# The request
Set down, unchanged, the lines of the records between the line containing "How far away is white" and the line containing "Answer: white name", inclusive.

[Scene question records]
[Begin]

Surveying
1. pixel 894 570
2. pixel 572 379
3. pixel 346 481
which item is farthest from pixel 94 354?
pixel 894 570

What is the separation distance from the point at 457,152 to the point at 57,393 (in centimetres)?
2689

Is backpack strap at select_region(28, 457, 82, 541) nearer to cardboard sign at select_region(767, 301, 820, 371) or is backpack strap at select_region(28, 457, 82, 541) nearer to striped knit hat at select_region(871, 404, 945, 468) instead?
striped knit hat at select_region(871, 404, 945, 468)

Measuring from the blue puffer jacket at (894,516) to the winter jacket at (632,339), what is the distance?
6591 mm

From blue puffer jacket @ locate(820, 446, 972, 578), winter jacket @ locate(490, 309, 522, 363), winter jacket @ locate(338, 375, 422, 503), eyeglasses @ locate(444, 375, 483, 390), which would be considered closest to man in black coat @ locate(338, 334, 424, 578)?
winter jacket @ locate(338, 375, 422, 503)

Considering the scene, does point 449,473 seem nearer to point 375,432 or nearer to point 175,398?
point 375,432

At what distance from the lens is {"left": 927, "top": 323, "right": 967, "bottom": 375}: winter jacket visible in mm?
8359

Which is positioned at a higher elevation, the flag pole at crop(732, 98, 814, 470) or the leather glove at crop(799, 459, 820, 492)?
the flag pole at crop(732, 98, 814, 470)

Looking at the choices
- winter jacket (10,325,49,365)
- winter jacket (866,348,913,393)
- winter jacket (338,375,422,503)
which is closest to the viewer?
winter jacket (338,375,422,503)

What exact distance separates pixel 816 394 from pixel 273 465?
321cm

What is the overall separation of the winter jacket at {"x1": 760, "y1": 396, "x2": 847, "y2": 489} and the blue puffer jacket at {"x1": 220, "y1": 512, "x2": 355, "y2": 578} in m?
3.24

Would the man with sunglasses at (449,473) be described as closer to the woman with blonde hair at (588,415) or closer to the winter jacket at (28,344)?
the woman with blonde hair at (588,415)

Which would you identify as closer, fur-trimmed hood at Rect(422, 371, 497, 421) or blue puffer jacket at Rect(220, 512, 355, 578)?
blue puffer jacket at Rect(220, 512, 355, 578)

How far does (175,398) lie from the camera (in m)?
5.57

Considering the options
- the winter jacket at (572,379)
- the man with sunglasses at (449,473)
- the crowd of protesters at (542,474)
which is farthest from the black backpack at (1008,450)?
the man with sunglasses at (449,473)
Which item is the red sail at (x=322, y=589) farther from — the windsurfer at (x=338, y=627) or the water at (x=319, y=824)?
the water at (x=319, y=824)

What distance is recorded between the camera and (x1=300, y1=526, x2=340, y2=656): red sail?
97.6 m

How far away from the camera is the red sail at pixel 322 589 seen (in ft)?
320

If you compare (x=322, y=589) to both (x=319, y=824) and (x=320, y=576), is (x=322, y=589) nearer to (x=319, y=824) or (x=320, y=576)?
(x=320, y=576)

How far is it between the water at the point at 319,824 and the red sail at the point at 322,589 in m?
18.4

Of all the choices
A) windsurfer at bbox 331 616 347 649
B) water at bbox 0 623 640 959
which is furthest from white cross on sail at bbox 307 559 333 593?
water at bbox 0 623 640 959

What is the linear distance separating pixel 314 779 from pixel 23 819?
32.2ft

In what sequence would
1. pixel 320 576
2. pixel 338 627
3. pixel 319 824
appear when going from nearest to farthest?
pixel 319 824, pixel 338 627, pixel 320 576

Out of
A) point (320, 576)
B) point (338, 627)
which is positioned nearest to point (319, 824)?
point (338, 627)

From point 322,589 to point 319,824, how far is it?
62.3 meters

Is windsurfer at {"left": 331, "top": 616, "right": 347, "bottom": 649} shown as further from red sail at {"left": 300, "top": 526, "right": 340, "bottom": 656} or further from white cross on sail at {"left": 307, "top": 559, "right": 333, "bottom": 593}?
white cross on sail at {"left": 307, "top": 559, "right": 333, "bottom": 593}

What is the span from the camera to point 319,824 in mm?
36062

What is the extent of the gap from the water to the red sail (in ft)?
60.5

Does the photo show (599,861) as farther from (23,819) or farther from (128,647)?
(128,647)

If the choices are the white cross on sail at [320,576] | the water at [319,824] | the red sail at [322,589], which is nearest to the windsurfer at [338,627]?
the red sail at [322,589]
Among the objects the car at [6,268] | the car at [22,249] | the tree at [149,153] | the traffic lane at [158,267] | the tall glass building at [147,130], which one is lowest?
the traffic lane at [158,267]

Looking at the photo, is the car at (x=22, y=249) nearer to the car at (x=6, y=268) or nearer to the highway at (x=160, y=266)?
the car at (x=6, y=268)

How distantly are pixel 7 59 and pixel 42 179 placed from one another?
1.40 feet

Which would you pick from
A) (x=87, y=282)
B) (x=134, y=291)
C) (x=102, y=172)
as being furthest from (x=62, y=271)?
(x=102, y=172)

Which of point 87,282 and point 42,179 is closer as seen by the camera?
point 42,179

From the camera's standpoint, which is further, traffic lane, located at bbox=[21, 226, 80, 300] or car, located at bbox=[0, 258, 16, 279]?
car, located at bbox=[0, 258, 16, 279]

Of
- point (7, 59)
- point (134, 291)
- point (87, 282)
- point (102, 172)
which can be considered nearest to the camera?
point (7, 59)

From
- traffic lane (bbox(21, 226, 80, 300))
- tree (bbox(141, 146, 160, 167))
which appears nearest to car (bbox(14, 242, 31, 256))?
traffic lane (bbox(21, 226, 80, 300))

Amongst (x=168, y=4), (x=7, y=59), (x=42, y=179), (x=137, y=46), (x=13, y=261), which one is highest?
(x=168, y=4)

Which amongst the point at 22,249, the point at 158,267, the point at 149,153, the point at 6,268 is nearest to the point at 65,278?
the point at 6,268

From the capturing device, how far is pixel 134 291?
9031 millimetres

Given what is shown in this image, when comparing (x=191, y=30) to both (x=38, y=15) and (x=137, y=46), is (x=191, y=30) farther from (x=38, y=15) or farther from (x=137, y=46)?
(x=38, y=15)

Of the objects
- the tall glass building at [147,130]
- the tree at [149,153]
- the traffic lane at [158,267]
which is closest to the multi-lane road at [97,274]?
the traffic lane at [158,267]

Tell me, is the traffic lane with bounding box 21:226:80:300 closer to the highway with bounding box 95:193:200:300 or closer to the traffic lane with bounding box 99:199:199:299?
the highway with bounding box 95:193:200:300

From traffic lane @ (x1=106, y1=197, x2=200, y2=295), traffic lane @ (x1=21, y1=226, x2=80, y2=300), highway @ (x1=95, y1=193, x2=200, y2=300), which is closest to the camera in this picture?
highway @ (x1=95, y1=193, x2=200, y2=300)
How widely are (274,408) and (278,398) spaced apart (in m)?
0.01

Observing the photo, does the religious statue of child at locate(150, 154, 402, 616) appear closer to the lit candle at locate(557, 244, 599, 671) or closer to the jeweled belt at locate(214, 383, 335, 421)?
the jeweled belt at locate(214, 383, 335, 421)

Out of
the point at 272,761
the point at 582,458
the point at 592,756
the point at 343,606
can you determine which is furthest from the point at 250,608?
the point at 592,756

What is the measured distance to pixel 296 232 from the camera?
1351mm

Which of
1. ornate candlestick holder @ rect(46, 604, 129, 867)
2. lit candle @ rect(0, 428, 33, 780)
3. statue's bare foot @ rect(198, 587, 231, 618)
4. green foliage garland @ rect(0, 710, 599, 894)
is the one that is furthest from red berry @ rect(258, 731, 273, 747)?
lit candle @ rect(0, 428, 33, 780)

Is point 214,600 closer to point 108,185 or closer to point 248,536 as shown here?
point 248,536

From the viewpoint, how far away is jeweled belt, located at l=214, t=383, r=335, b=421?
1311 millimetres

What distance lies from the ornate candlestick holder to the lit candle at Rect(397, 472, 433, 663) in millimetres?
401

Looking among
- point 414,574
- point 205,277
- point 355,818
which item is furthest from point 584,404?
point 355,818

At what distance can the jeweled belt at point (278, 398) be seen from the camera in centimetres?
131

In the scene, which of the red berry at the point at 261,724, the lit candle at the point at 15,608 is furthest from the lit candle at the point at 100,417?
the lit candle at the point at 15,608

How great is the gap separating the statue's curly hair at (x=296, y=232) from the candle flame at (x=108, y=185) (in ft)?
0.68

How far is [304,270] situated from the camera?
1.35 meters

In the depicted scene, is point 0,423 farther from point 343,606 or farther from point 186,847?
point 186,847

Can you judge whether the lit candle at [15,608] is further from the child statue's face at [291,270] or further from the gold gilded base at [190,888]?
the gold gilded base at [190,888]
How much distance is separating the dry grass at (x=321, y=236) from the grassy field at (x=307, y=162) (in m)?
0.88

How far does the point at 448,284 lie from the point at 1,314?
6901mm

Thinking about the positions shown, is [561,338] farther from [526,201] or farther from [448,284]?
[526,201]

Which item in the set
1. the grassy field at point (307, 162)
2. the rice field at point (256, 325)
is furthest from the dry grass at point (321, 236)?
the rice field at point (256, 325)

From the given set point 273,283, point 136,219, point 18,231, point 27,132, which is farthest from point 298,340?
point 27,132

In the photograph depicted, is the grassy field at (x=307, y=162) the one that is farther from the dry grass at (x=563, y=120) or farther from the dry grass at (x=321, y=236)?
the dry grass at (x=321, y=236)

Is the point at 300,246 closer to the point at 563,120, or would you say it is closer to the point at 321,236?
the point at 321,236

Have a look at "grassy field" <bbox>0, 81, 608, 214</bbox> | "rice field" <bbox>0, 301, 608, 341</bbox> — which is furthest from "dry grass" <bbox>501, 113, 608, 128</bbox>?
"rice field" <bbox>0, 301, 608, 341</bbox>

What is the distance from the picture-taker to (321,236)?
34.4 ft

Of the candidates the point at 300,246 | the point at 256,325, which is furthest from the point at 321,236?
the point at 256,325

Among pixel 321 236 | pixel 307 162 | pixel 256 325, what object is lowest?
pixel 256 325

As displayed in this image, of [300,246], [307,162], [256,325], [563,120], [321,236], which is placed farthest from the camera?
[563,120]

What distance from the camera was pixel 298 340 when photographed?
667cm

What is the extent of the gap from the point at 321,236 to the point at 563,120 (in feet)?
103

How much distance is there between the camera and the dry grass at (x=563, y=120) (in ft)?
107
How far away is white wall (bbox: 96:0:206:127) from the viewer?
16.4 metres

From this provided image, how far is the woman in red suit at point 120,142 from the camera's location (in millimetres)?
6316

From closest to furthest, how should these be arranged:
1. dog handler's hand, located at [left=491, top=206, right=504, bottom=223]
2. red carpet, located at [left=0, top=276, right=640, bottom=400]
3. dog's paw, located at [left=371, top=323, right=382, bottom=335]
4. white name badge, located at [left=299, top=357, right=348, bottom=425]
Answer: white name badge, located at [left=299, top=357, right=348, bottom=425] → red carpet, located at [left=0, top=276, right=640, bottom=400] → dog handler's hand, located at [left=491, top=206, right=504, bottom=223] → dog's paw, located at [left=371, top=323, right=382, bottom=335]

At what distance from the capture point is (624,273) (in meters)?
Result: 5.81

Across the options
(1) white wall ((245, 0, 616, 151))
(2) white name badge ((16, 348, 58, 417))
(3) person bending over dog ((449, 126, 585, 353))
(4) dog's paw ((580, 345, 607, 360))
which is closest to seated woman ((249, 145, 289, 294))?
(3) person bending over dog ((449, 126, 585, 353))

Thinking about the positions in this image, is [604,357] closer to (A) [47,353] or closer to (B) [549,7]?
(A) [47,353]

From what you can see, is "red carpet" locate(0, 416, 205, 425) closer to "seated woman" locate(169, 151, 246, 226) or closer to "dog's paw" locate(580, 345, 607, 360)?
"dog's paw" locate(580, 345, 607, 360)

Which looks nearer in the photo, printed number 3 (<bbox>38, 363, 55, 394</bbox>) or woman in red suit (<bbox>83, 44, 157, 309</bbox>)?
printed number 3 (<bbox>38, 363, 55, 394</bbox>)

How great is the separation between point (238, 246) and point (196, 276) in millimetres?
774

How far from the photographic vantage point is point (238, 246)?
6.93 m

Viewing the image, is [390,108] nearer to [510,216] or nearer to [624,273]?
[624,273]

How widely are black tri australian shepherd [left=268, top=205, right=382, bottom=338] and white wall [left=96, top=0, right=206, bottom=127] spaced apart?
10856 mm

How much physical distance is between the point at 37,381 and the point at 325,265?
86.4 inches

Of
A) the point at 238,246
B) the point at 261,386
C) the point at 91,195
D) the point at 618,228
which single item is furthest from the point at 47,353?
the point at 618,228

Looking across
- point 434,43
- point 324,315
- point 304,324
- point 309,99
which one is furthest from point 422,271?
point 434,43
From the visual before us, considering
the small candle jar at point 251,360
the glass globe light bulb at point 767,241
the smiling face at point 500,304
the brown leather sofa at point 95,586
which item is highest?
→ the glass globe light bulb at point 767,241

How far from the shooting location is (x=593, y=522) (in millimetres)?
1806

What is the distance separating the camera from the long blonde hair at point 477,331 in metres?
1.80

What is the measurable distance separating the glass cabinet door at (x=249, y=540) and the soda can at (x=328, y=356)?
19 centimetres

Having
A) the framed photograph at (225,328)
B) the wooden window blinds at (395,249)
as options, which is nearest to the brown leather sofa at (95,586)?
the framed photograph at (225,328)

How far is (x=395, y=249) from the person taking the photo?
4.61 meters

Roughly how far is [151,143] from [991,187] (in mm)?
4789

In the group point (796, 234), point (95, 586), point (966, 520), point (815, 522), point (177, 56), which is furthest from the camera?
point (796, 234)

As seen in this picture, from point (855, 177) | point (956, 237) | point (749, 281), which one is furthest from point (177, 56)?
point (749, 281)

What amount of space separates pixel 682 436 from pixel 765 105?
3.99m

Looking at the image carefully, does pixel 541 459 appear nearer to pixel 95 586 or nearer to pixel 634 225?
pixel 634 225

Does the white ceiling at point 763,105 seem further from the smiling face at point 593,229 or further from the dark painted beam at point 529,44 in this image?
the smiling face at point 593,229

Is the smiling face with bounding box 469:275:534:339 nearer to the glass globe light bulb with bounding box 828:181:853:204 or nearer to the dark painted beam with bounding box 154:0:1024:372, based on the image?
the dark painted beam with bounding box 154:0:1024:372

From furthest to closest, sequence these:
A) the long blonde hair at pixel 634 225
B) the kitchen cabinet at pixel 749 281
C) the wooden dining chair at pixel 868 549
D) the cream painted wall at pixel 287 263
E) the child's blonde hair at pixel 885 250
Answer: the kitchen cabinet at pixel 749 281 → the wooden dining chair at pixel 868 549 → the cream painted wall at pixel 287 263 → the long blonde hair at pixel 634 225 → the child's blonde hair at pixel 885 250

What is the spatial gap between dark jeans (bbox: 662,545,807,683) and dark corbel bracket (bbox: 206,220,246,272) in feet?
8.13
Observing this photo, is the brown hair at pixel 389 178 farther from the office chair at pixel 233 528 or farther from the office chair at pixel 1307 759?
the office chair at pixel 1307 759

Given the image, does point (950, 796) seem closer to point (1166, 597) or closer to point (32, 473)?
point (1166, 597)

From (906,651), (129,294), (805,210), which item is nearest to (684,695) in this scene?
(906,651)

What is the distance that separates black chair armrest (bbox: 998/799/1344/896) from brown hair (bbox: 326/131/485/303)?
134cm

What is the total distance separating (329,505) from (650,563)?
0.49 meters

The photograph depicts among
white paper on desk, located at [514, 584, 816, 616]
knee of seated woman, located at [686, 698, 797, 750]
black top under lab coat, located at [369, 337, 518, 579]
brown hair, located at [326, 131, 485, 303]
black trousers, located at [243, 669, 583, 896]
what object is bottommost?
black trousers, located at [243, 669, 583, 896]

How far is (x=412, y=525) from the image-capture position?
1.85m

[End]

# In response
How far away is white wall (bbox: 96:0:206:127) from the viewer?
16.4 metres

From this provided image, how far is the woman in red suit at point 120,142 from the camera's location (in millimetres)?
6316

From closest to furthest, how should these be arranged:
1. dog handler's hand, located at [left=491, top=206, right=504, bottom=223]
2. red carpet, located at [left=0, top=276, right=640, bottom=400]
3. dog's paw, located at [left=371, top=323, right=382, bottom=335]
4. white name badge, located at [left=299, top=357, right=348, bottom=425]
Answer: white name badge, located at [left=299, top=357, right=348, bottom=425] → red carpet, located at [left=0, top=276, right=640, bottom=400] → dog handler's hand, located at [left=491, top=206, right=504, bottom=223] → dog's paw, located at [left=371, top=323, right=382, bottom=335]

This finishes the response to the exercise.